# question about powdered dextrose



## franko (May 5, 2012)

I want to make some smoked breakfast sausage that calls for powdered dextrose. I cannot find any of this local and don't want to order it unless absolutely necessary. Can anyone tell me of a viable substitute for powdered dextrose for sausage making?


----------



## raquette (May 5, 2012)

If you have a brewing supply shop nearby they carry dextrose/cornsugar.


----------



## diggingdogfarm (May 5, 2012)

A health/natural food store.





~Martin


----------



## slownlow (May 6, 2012)

Found this from Nepas from another website:


> Karo syrup can be used (clear) use 1.60 fluid oz per 5 lbs of meat.


Hope he's ok with me posting this.


----------



## franko (May 6, 2012)

Thanks for the quick help. We don't have a brewing supply store here but we do lhave a health food shop. _I will check this first. Again, thanks._


----------



## boykjo (May 6, 2012)

Items listed in a dataset
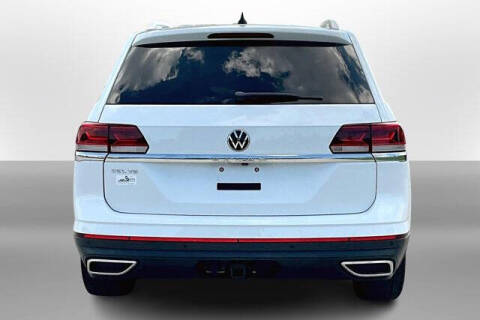 2021 Volkswagen Atlas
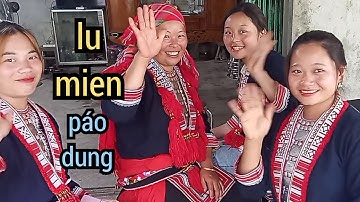 hát páo dung ngày kiênh dao đỏ | A pú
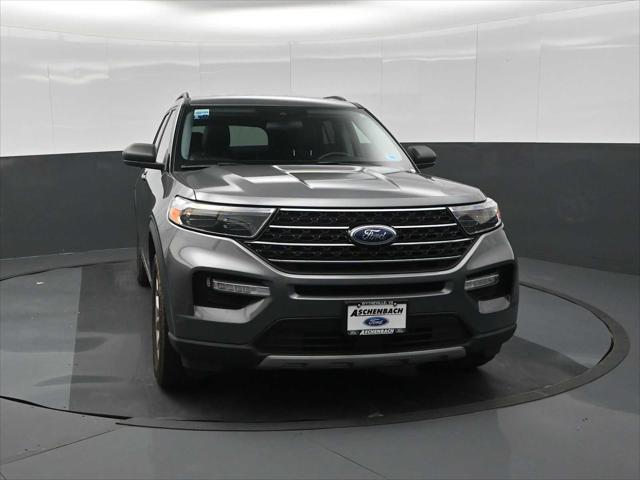2021 Ford Explorer XLT 2021 Ford Explorer XLT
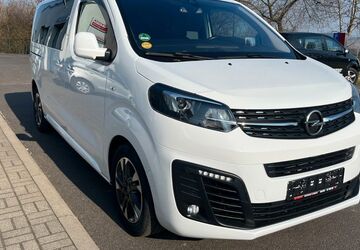 Opel Zafira Life 79.250 km 28.950 &euro; Apolda 99510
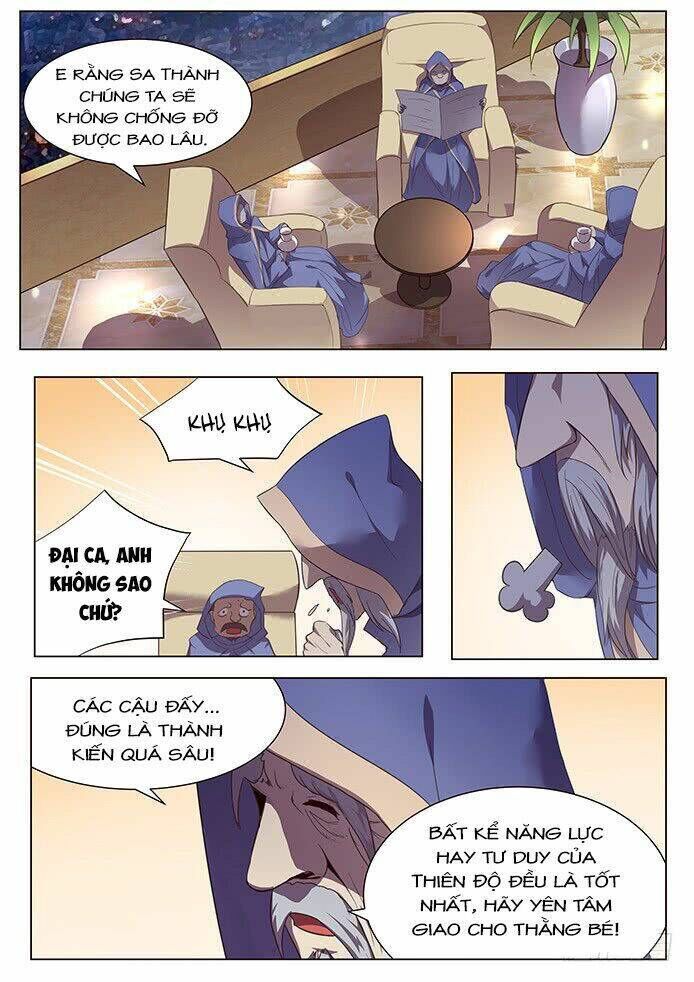 girl and science chapter 141 - Trang 2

ACTIVITY:
According to the powdered dextrose thread, how much clear Karo syrup should be used per 5 pounds of meat?

EXERCISE RESPONSE:
1.60 fluid ounces.